Exercise requirements:
Return every line of the items below that contains the word "filament".

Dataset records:
§ §
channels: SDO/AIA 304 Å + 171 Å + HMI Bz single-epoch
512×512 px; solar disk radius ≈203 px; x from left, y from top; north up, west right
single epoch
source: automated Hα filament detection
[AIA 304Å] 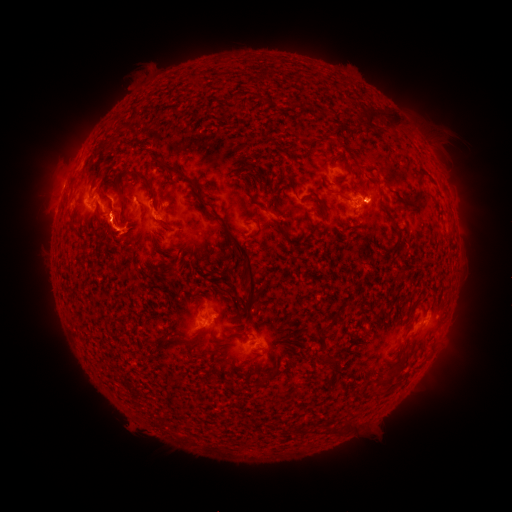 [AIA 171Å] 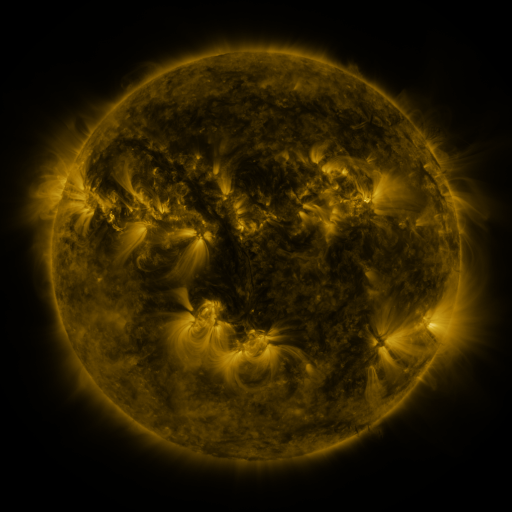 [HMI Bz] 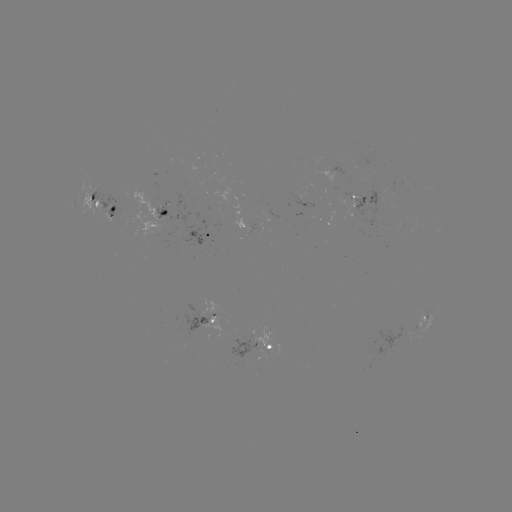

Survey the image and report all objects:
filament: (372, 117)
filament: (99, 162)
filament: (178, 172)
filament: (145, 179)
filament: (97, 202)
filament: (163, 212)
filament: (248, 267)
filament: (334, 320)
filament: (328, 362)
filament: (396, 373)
§ §
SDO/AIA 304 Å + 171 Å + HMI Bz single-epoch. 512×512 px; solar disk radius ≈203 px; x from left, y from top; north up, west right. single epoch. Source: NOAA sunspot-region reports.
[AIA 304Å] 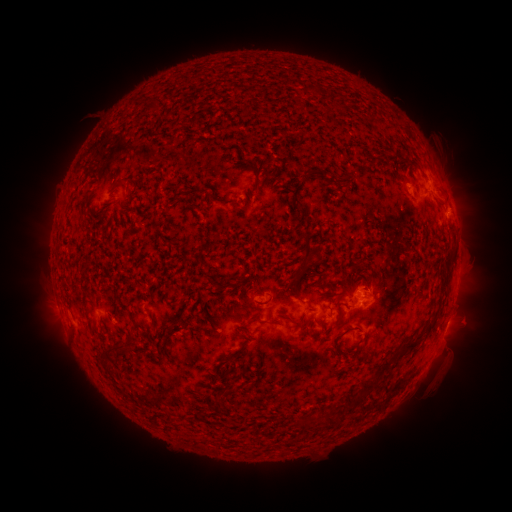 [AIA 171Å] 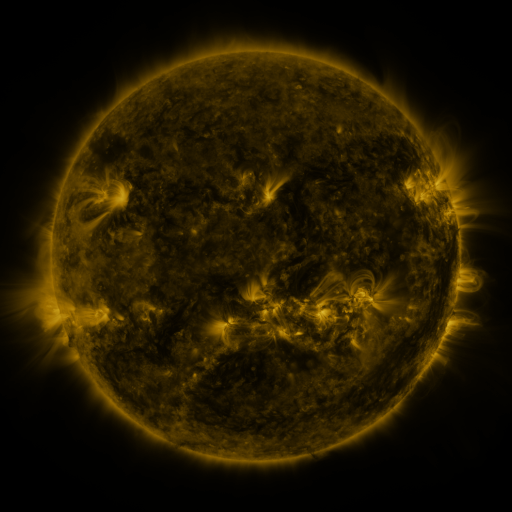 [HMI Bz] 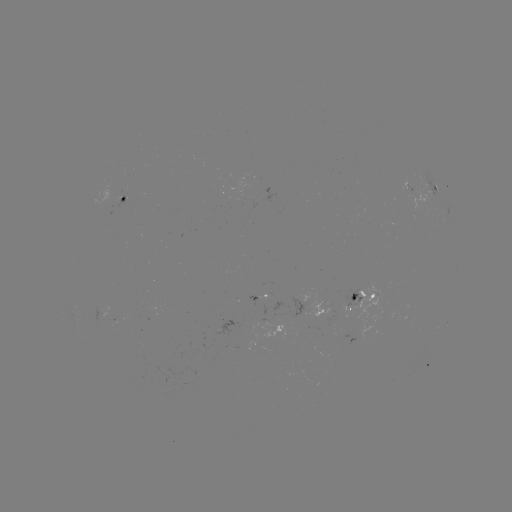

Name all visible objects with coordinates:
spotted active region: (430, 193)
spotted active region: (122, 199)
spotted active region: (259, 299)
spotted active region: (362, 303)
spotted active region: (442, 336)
§ §
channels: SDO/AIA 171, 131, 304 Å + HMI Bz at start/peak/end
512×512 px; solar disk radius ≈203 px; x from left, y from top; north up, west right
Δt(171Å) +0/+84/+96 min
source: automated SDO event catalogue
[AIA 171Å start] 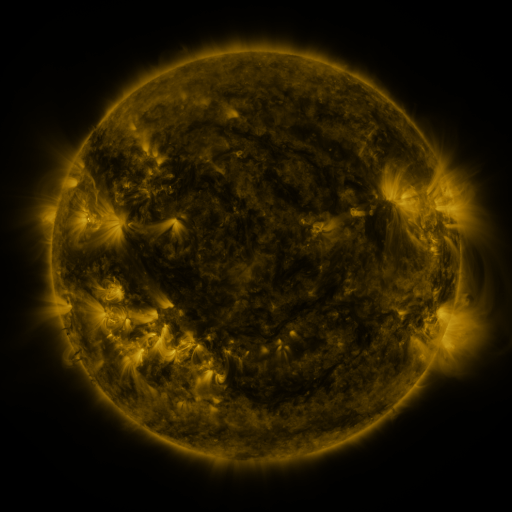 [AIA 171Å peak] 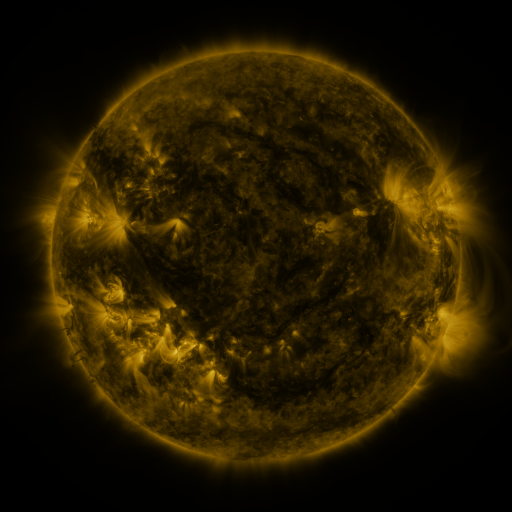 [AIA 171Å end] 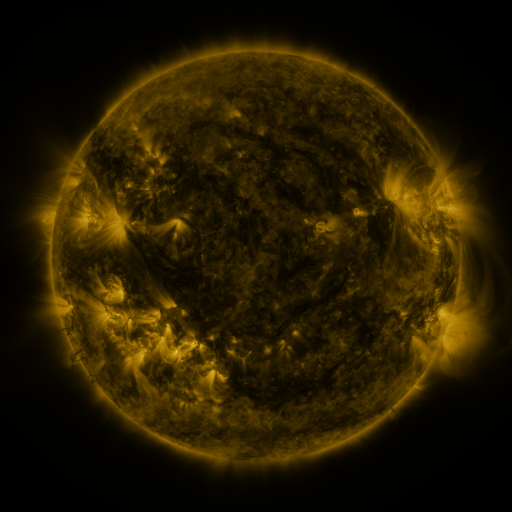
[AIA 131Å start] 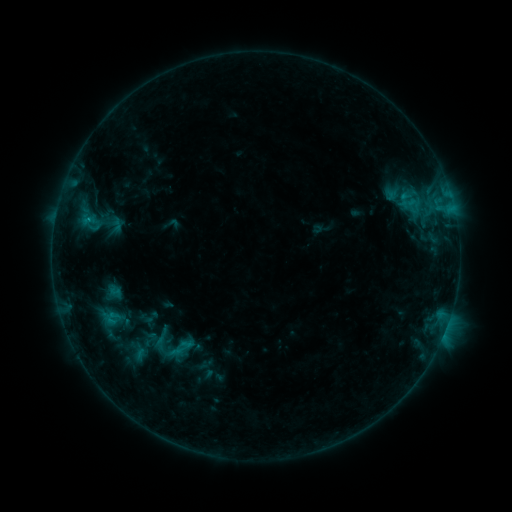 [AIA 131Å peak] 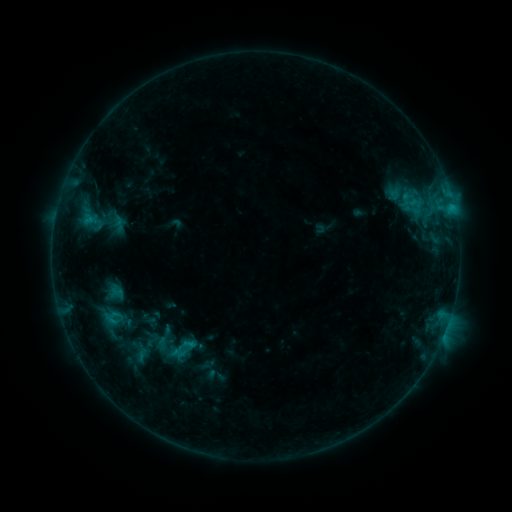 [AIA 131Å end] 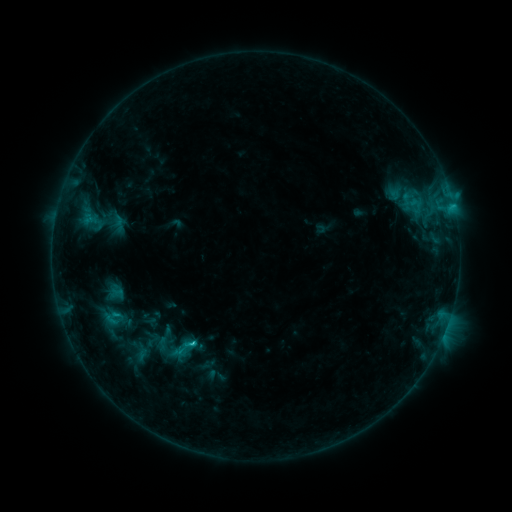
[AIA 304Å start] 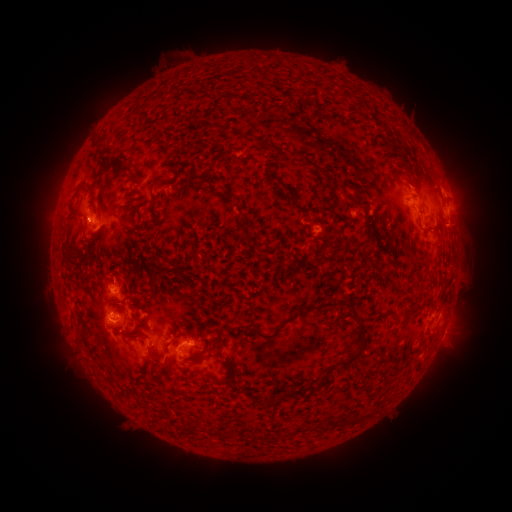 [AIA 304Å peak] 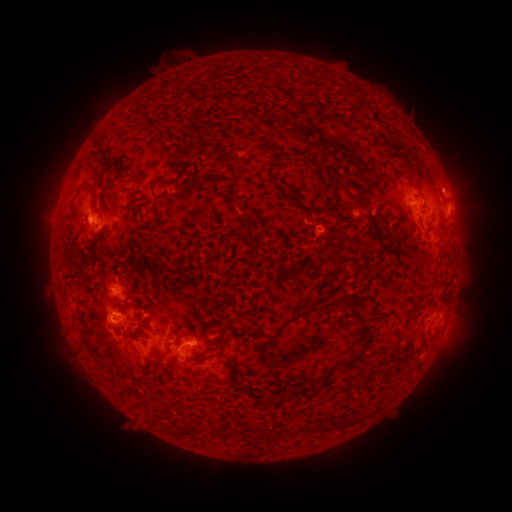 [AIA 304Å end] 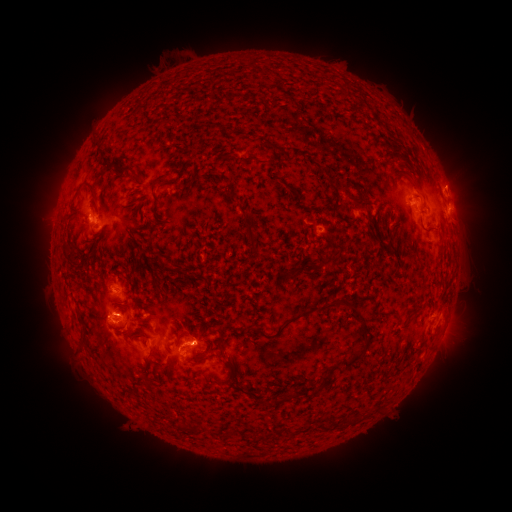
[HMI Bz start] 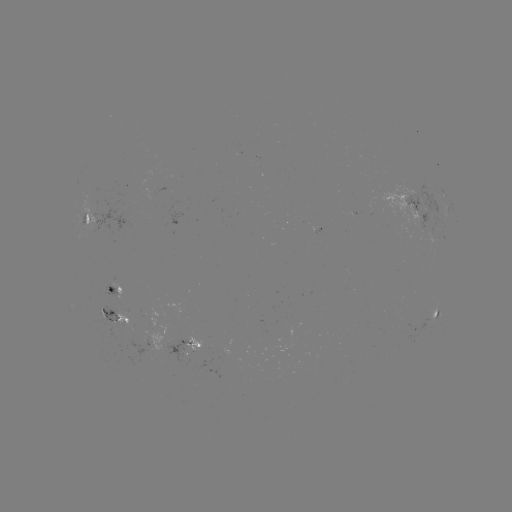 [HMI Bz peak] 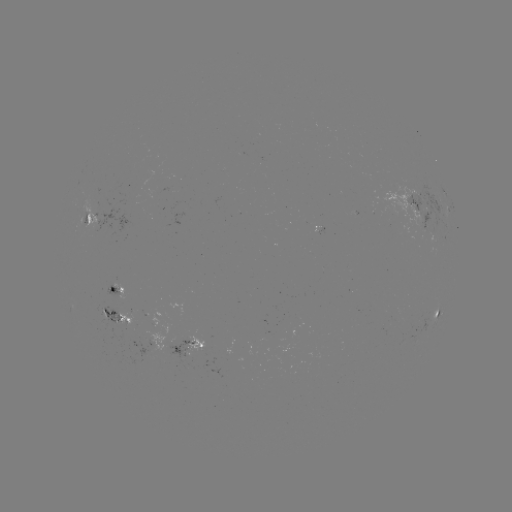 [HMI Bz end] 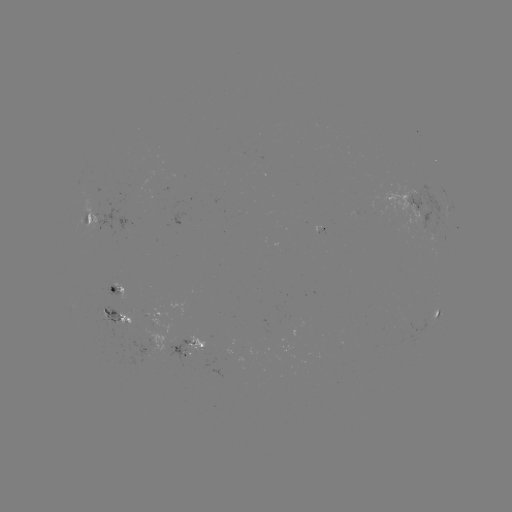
§ §
Written solution:
source: automated Hα filament detection
filament: (372, 117)
filament: (99, 162)
filament: (178, 172)
filament: (145, 179)
filament: (97, 202)
filament: (163, 212)
filament: (248, 267)
filament: (334, 320)
filament: (328, 362)
filament: (396, 373)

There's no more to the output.